What Can Disqualify You From Becoming An Egg Donor
Before egg donors are approved, they need to go through a screening process that includes completing a questionnaire, initial consult, psychological evaluation and medical screening.
Helping someone start their family by donating your eggs is a beautiful thing and a very rewarding experience. But, not everyone can become an egg donor, because to give intended parents the best chance of conceiving the donor needs to be healthy and available, and the eggs need to be fertile.
Here are 4 reasons that egg donor applicants get disqualified.
1. Health issues
Egg donors need to be in good physical health, with a healthy BMI.
Seeing as being overweight or underweight affects the quality of the eggs, the egg donor’s weight does matter, as does drug and tobacco use, and her general health.
Note that even if your drug use is in the past, you may still be disqualified as a donor.
2. Genetic history
The egg donor's genetic history is extremely important, because naturally, health conditions that are hereditary may be passed on to children. That’s why, if you have any inheritable genetic disorders you may not be able to qualify as an egg donor.
Having reliable transportation, including Uber and public transport, is a must for egg donors. Without it, you won’t be able to make all your appointments.
As an egg donor, you will need to travel to the IVF clinic to undergo the procedures involved in the screening and egg retrieval process, which includes anywhere between 5 to 15 appointments. If the clinic is far from your home, you may even need to travel for a few days at a time.
You will need to commit to the schedule and attend all the appointments and meetings that are part of the process. For that reason, your schedule will need to be flexible, especially during the last two weeks of your cycle that require frequent appointments at the clinic.
Egg donor qualifications
If you want to become an egg donor, you must:
- Be in good physical and mental health.
- Be between the ages of 21 and 32.
- Have a BMI between 19 and 30 (some fertility clinics and agencies will accept donors with a BMI of up to 32).
- Be a non-smoker or nicotine user for the past 12 months.
- Have no history of drug use.

**Required actions**
A. According to the egg donor article, how many appointments can the screening and egg retrieval process include?
B. Write the next part of the egg donor article, picking up after its final sentence.

**Dataset extract**

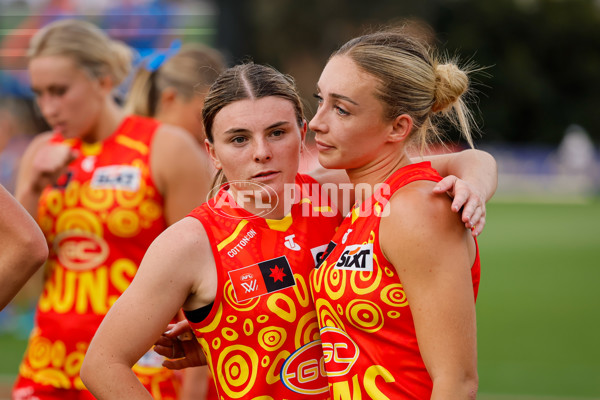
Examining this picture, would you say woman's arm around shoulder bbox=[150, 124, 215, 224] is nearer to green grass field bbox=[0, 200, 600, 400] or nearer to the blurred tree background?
green grass field bbox=[0, 200, 600, 400]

**Answers to the exercises**
A. Between 5 and 15 appointments.

B.
- Have no new piercing or tattoos within 12 months (you may be able to qualify if you can produce proof that the tattoo or piercing parlor thoroughly sterilized all the tools used).
- Have no serious medical conditions or history of genetic diseases, such as diabetes or cancer. Your immediate family (siblings, parents and grandparents) should also be free of genetic diseases, such as epilepsy or hemophilia. This does not include diseases that are age related, such as heart attack or pneumonia.
- Have no mental diseases, such as schizophrenia or bipolar.
- Not take any antidepressant or anti-anxiety medication during your cycle.
- Have no criminal history.
- Have no sexually transmitted diseases.
- Have regular, normal periods.
- Be willing to travel to your tests and check-ups, and have reliable transportation.
- Be willing to take injectable medication.
- Be willing to undergo psychological evaluation and genetic testing.
The screening process
Genetic testing. Typically, the clinic will first review the egg donor applicant’s medical records and then move on to the AMH test and genetic testing. If the genetic testing of the egg and sperm is not identical, the intended parents will need to decide if they want to complete the tests or not.
Medical screening. The donor’s medical records are reviewed by the clinic and she undergoes blood and fertility (AFC - Antral Follicle Counts) tests.
Psychological screening. The egg donor will also undergo a psychological evaluation.
Assuming everything goes well, the egg donor and intended parents will sign the legal agreement and the egg donation process will begin.